- WHAT THE TASK REQUIRES: Copy out only the span from the line with "With the options" to the end of the data, both ends kept, word for word.

- Records of spatial reasoning questions:
— START —

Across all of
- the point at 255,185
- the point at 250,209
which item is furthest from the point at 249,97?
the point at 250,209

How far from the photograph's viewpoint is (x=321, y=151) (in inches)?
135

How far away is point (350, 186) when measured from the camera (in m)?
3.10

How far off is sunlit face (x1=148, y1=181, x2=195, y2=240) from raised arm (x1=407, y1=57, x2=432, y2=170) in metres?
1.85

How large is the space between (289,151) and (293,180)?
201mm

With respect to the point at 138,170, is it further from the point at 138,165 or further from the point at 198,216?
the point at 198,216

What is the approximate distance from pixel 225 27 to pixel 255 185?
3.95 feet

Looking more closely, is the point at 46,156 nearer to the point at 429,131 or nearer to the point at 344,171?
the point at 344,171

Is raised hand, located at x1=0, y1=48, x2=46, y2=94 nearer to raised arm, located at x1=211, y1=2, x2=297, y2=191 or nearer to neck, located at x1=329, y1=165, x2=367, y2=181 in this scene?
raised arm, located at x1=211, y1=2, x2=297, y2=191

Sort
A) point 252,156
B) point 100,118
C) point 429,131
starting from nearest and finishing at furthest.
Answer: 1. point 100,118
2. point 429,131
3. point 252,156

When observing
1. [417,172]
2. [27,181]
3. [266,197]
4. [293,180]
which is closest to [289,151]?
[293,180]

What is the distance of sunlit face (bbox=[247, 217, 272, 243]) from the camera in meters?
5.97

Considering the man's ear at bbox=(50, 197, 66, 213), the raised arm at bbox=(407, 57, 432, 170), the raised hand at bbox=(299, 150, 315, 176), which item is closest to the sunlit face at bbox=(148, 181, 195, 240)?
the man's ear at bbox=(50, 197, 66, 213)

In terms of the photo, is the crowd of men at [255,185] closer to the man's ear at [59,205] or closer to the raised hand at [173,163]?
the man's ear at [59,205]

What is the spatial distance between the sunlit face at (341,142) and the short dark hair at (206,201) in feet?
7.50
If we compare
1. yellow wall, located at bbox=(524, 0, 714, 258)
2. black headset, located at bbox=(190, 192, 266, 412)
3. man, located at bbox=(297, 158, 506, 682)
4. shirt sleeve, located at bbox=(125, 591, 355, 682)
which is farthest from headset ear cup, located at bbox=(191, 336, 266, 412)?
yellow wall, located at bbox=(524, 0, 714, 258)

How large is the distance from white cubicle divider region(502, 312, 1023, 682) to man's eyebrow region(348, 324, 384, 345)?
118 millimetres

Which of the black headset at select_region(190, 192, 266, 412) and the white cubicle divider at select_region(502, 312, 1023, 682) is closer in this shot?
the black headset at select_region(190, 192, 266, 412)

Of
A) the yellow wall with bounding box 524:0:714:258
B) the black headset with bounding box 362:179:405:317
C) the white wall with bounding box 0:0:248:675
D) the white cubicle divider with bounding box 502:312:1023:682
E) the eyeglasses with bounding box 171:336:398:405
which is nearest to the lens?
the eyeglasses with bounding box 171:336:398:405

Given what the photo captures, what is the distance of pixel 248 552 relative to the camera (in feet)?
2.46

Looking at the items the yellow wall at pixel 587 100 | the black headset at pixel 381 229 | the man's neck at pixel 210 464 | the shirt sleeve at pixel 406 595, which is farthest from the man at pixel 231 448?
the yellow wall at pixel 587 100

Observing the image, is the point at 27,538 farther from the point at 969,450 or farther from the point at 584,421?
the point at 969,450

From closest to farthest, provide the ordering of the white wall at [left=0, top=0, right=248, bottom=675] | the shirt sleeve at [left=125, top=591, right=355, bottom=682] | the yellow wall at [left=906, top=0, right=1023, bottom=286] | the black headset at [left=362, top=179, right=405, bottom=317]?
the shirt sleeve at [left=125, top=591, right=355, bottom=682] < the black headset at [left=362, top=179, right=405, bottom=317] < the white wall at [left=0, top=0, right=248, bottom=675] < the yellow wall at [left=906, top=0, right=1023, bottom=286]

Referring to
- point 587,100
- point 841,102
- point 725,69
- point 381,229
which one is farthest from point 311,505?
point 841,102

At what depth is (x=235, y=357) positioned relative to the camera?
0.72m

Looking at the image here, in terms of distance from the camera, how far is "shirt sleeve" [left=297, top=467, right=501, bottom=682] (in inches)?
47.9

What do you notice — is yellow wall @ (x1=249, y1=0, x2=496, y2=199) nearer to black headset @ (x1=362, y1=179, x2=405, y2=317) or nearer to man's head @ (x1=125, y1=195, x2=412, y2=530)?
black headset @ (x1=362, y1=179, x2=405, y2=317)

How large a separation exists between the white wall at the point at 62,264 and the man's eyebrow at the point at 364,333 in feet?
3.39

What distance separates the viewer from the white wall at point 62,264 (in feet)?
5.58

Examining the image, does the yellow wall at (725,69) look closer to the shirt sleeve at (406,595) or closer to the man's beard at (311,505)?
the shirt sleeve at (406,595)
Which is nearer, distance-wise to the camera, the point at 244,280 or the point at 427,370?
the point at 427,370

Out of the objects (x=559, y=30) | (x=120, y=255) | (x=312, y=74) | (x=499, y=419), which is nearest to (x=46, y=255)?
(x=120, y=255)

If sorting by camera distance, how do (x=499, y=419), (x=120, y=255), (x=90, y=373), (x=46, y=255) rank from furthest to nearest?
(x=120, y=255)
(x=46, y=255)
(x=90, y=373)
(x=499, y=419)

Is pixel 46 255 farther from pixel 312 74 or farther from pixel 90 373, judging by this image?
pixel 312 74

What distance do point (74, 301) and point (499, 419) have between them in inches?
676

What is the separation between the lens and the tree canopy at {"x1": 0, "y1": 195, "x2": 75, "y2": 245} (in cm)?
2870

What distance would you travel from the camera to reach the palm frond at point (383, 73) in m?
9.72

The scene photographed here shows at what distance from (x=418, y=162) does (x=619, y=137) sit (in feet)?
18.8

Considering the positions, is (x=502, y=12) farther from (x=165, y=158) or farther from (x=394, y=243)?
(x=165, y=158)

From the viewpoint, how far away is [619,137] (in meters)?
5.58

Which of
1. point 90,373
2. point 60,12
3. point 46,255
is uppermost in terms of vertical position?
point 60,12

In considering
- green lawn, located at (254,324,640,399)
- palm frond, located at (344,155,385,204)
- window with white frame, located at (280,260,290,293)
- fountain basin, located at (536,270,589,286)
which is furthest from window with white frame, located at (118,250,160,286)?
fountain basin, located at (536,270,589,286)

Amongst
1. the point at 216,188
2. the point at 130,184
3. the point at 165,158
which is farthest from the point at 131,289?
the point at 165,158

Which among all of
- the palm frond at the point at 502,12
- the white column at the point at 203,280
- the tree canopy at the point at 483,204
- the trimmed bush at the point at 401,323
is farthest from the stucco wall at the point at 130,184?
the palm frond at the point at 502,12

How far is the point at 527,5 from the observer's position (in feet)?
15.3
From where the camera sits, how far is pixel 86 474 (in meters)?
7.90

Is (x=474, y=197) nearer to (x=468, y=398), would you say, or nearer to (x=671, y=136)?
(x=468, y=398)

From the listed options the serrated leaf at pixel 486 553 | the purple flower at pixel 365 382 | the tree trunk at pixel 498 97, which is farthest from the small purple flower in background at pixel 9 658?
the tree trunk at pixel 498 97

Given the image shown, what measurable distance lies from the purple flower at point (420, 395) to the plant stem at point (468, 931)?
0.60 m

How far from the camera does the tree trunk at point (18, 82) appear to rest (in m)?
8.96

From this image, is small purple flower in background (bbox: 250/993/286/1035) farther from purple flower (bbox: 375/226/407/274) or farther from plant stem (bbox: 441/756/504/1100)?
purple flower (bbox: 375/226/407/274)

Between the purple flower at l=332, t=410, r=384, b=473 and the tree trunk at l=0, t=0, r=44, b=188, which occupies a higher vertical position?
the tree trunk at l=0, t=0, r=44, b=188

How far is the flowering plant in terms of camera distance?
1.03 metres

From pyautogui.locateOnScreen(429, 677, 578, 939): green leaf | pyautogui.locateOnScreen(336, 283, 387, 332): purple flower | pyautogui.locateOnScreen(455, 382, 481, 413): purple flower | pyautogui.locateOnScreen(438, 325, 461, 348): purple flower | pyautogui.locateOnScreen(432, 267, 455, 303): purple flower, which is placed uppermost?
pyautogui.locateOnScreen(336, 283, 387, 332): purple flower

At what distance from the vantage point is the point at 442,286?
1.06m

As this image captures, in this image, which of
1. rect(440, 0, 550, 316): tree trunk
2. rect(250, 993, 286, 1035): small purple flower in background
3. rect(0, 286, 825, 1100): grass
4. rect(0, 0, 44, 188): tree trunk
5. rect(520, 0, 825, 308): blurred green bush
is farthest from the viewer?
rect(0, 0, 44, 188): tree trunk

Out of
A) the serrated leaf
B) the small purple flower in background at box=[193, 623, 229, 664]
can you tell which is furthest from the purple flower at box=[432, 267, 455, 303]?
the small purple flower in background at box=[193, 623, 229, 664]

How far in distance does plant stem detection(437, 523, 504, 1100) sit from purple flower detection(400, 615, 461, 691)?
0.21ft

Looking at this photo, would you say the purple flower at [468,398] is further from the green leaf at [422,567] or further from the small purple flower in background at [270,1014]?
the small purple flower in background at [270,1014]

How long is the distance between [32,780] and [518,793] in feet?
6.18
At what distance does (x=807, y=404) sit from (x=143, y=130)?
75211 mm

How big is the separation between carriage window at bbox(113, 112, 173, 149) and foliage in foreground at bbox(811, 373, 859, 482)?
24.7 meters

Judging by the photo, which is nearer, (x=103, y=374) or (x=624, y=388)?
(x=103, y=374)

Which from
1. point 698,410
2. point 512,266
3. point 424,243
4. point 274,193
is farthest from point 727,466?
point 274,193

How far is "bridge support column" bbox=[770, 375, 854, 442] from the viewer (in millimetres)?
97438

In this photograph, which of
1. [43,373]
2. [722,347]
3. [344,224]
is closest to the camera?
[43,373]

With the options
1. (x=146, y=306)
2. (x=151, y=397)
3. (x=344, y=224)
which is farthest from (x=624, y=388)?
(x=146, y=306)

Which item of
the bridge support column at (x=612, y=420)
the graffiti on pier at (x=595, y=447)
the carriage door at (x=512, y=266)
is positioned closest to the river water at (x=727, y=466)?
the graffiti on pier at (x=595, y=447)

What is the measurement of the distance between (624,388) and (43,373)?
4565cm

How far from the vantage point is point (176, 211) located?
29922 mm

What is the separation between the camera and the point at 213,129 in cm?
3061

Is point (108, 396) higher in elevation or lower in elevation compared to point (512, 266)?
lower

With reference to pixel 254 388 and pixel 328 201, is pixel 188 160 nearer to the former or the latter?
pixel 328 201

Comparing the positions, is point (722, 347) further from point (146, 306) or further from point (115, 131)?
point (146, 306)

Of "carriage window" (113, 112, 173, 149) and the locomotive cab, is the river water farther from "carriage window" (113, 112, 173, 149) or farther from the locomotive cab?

— END —

- RESPONSE BELOW:
With the options
1. (x=146, y=306)
2. (x=151, y=397)
3. (x=344, y=224)
which is farthest from (x=624, y=388)?
(x=146, y=306)

Which item of
the bridge support column at (x=612, y=420)
the graffiti on pier at (x=595, y=447)
the carriage door at (x=512, y=266)
is positioned closest to the river water at (x=727, y=466)?
the graffiti on pier at (x=595, y=447)

What is the measurement of the distance between (624,388) and (43,373)?
4565cm

How far from the vantage point is point (176, 211) located?
29922 mm

What is the separation between the camera and the point at 213,129 in cm?
3061

Is point (108, 396) higher in elevation or lower in elevation compared to point (512, 266)?
lower

With reference to pixel 254 388 and pixel 328 201, is pixel 188 160 nearer to the former or the latter?
pixel 328 201

Comparing the positions, is point (722, 347) further from point (146, 306) or further from point (115, 131)?
point (146, 306)

Of "carriage window" (113, 112, 173, 149) and the locomotive cab, is the river water farther from "carriage window" (113, 112, 173, 149) or farther from the locomotive cab?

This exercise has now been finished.